Trading one currency for another is called foreign exchange (forex). For instance, you can trade Rs 5,000 for its equivalent in US dollars if you need the latter (for travel to the US, for example).
The forex rate is the rate at which a currency is exchanged. For example, if the Indian rupee trades at Rs 72.96 to one dollar, the forex rate for the US dollar for the Indian rupee is 72.96. This rate can change depending on many factors. Therefore, forex rates are closely watched by currency traders and governments, who take steps to keep the rate advantageous to the country’s economic health. These exchange rates can have a tangible impact on investor portfolios on a granular level in terms of genuine returns. Read on to find out more about important factors affecting exchange rates.
If a country has low inflation rates consistently, its currency value typically rises. This is because the currency’s purchasing power becomes higher than the other currencies with which it is compared. Conversely, higher inflation rates lead to the currency depreciating in value, losing out on purchasing power and value against other currencies.

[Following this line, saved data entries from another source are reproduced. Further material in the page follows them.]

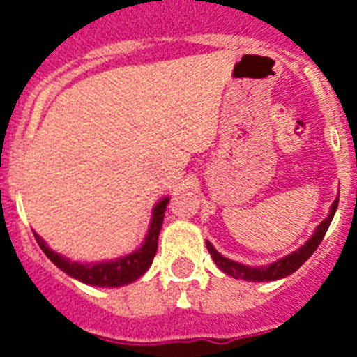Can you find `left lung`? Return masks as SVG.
Instances as JSON below:
<instances>
[{"label":"left lung","mask_w":357,"mask_h":357,"mask_svg":"<svg viewBox=\"0 0 357 357\" xmlns=\"http://www.w3.org/2000/svg\"><path fill=\"white\" fill-rule=\"evenodd\" d=\"M336 209H338V198L334 200L333 207H331L329 216H327L326 220L320 223V225H318V229H317V232L313 234V238L309 239L304 247H301L296 252H293V254L286 255L284 259H279L277 263L268 264V266L252 268V266H245V264L236 263V261L227 259V257H223V255H220L216 250H214V247L211 245L209 241H206L207 250H209L211 257H213V261L216 263V266L220 268L222 272H225L227 275L234 277V279H245V280H252V282H263V280L282 279V277H288L289 273L296 272V270H298V268H301L302 264H304L305 261H307L309 257L314 254V250H317L318 245H320L321 239H324V236H326L331 222H333Z\"/></svg>","instance_id":"obj_1"}]
</instances>
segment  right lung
Returning <instances> with one entry per match:
<instances>
[{
  "label": "right lung",
  "instance_id": "obj_1",
  "mask_svg": "<svg viewBox=\"0 0 357 357\" xmlns=\"http://www.w3.org/2000/svg\"><path fill=\"white\" fill-rule=\"evenodd\" d=\"M168 206V198L160 200L159 204L153 209V216H151V225L148 230V236L144 239V245L135 250L134 254L127 255V257H121L118 261H110V263H98V264H78L71 263L69 259L59 255L56 252L50 250L46 247V243L43 241V238H39L37 234L36 239L39 243L40 250L48 255V259H52V263H55L56 266L61 268L62 272H66L68 275L75 277V279L82 280L85 284L93 286H103V288H116V286L130 284L135 279H139L148 268H150L151 261L157 254V241H159V232L160 227H162L164 220V211Z\"/></svg>",
  "mask_w": 357,
  "mask_h": 357
}]
</instances>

If a country has a high-interest rate, lenders have the chance to earn more. This attracts foreign capital looking to earn at higher rates. The result is that the country’s foreign exchange rate rises, making its currency stronger.

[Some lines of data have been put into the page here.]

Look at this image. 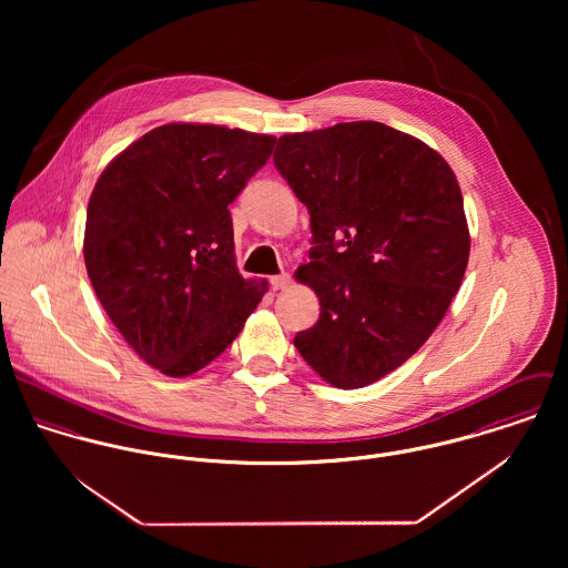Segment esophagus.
Listing matches in <instances>:
<instances>
[{
    "mask_svg": "<svg viewBox=\"0 0 568 568\" xmlns=\"http://www.w3.org/2000/svg\"><path fill=\"white\" fill-rule=\"evenodd\" d=\"M288 286H291V275L288 273H280V275L271 277V288L273 291H284Z\"/></svg>",
    "mask_w": 568,
    "mask_h": 568,
    "instance_id": "esophagus-1",
    "label": "esophagus"
}]
</instances>
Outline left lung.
Segmentation results:
<instances>
[{"mask_svg": "<svg viewBox=\"0 0 568 568\" xmlns=\"http://www.w3.org/2000/svg\"><path fill=\"white\" fill-rule=\"evenodd\" d=\"M273 162L308 207L315 244L295 277L322 313L295 347L332 387H367L426 343L462 286L470 234L457 176L381 122L282 135Z\"/></svg>", "mask_w": 568, "mask_h": 568, "instance_id": "left-lung-1", "label": "left lung"}]
</instances>
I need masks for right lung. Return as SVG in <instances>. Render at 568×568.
Returning a JSON list of instances; mask_svg holds the SVG:
<instances>
[{
    "instance_id": "add662e5",
    "label": "right lung",
    "mask_w": 568,
    "mask_h": 568,
    "mask_svg": "<svg viewBox=\"0 0 568 568\" xmlns=\"http://www.w3.org/2000/svg\"><path fill=\"white\" fill-rule=\"evenodd\" d=\"M273 146V135L172 122L124 149L91 192V286L124 341L165 376H192L221 356L268 288L236 268L230 205Z\"/></svg>"
}]
</instances>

Interest rates are directly correlated to inflation as well as exchange rates.
A country’s central bank will try to influence inflation or exchange rates via the interest rate mechanism. High interest rates mean a higher cost of borrowing. It could happen that despite an interest rate hike, the inflation does not come down in any meaningful sense, which will have less-than-expected effects on the exchange rate.
Conversely, interest rate decreases tend to depress exchange rates.
One of the most critical deficit parameters is the current account deficit – the difference between a country’s spending and what it earns. A current account deficit means that the country is spending more to buy than what it earns. Consequently, its foreign currency earnings via exports are not enough; it will need to borrow money from abroad to make up the difference. This high demand for foreign currency lowers the country’s exchange rate.
When a country engages in large scale infrastructure projects, it generally will not have all the funds for them. So, it borrows funds domestically as well as from abroad. These projects stimulate the economy; however, the deficit created by the public debt it takes makes it an unattractive investment destination. A large public debt is a recipe for high inflation, i.e., the country’s currency gets weaker, and it will need more time to service debt and interest payments, affecting borrowers’ returns. The worst-case scenario? If the country has to default on its loans because it cannot pay them back due to its enormous debt, high inflation, and depressed exchange rates.
Exporting earns a country some money while importing is spending it. If a country’s exports are growing at a higher rate than its imports, it’s a good sign for its currency exchange rate. Higher exports mean increased demand for the country’s currency, and therefore its value.
If a country is doing well economically, investors will look to invest there. They will move funds from other countries that are not performing, resulting in more confidence for the country’s currency and subsequent strengthening of its forex rate.
Consistent low inflation rates have a positive effect on currency value. The currency’s purchasing power becomes stronger, and hence it gets stronger.
Higher exports mean increased demand for the country’s currency, and therefore its value. So, if a country’s exports grow at a higher rate than its imports, it’s a good sign for its currency exchange rate.
High-interest rates offer lenders the chance to earn more, thereby attracting foreign capital to the country. This causes the foreign exchange rate to rise, making the home country’s currency stronger.
The current account deficit is the difference between a country’s spending and its earnings. A current account deficit means that it is spending more to buy than it is earning.